Within the fields of aging, disability and care, there is much recent literature whose results build on 

dyadic interviews. Examples of such studies are those conducted by Yorgason et al. (2007, 2010) on older 

couples living with various impairments; by van Nes, Runge and Jonsson (2009) on an older couple’s 

intertwined occupational patterns after stroke; by Soodeen, Gregory and Bond (2007) on older spouses 

where one qualifies for home care; and by Cahill et al. (2009) on care burden using interviews with older 

people together with their spouse or adult child carers. Dyadic interviews with older couples could also 

be about access to health-related services when aging in place (Racher, 2003) or their patterns of mutual 

caring as they acquire disabilities and live without children (Ahn & Kim, 2007).

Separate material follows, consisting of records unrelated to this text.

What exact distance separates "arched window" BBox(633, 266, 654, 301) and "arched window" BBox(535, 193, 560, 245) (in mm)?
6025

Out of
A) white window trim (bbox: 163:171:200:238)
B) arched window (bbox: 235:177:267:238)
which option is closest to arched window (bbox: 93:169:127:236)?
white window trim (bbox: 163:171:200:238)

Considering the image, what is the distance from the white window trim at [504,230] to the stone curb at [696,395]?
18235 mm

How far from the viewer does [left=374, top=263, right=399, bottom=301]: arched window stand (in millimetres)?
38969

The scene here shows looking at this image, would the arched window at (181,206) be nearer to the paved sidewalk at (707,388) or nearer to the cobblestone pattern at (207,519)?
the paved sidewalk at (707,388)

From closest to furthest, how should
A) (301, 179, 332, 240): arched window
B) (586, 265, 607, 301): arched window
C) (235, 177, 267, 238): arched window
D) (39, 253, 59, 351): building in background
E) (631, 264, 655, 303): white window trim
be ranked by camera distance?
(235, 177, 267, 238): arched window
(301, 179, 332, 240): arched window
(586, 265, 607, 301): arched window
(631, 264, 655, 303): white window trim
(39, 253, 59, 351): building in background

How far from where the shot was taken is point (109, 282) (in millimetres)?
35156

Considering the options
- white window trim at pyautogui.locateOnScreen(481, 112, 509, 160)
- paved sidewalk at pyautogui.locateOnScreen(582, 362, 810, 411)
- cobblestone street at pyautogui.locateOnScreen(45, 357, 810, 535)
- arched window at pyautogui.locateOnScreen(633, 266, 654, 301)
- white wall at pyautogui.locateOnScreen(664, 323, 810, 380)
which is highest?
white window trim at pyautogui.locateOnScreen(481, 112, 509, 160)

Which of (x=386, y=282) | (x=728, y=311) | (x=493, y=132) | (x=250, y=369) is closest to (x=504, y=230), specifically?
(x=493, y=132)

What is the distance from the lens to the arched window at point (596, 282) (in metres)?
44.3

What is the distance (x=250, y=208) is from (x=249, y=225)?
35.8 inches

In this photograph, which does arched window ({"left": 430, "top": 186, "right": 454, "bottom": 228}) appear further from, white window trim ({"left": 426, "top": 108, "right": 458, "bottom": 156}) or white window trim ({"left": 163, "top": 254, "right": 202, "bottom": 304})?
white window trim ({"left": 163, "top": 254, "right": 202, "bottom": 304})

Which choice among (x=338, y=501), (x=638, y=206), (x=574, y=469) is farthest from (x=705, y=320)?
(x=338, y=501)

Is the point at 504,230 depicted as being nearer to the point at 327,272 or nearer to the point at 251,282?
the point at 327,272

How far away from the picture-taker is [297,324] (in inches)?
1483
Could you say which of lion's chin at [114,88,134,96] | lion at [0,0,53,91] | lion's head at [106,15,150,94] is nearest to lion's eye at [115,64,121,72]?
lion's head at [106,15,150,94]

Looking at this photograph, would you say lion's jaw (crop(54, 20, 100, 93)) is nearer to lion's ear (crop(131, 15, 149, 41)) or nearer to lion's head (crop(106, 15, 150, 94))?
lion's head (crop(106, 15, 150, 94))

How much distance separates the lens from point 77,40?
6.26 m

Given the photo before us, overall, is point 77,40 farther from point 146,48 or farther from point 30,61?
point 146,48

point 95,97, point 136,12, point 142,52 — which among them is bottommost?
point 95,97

Literature on older 

spouses and spousal care are also gaining ground in the context of couplehood in dementia, where the 

views of both the spouse and person with dementia can be explored (e.g. McGovern, 2011; Molyneaux et 

al., 2011; Hellström, Nolan & Lundh, 2005a, 2005b).  

 

The starting point of these studies is that the experience of disability or illness does not only affect the 

individuals in question, but also affect their intimate partners in terms of relationship and communication 

issues, help-seeking behavior, practical consequences in everyday life and planning for the future. Some 

of these studies note how literature on disability, spousal care and aging – like much of qualitative 

interview research in general – often are constructed from the perspective of one partner alone, leading to 

health services directed at individual caregivers or their care recipients, instead of looking at the couple’s 

common need for support (Racher, 2003; Braun et al., 2009; Ahn & Kim, 2007). The perspective of the 

family unit, the complexity of family caregiving and how families produce joint accounts of illness, they 

argue, are obscured in studies based on individual interviews – something that might be counterbalanced 

through using specifically dyadic approaches to research.  

 

Description of the study and participants 

This article takes its starting point from a study with nine older couples, 60 years or older at the time of 

the interview, where both partners had lived with disability and/or chronic illness for a long period of 

time. The aim of the study was to find out how couples that had both been living with disabilities describe 

and exchange spousal help and support. As the participants were ageing together with disabilities, 

another ambition of the study was also to find out – retrospectively from the couples’ perspectives – how 

changes in help-giving looked like when both partners’ needs and capacities change with disability 

trajectory and time. 

 

The participating couples, married or co-habiting, were mostly recruited through an information letter 

that was distributed to various disability organizations in southeastern Sweden, as well as through 

snowball sampling. An information letter described the purpose of the study and informed that the 

interviews were to be made conjointly. One couple with visual impairments had to be informed about the 

research through telephone. The couples interested in participating then had the choice to contact the 

researcher themselves or express a wish to be contacted. The study fulfills thereby the research ethics 

criteria of informed consent. The initial choice of conjoint interviewing was also made from an ethical 

consideration that it would be difficult to make partners anonymous for each other in the written study, 

especially if a small group of people were interviewed. A third ethical consideration was only couples 

with physical (and not cognitive) disabilities were asked to participate. Names of persons have been 

changed in the writing of the study.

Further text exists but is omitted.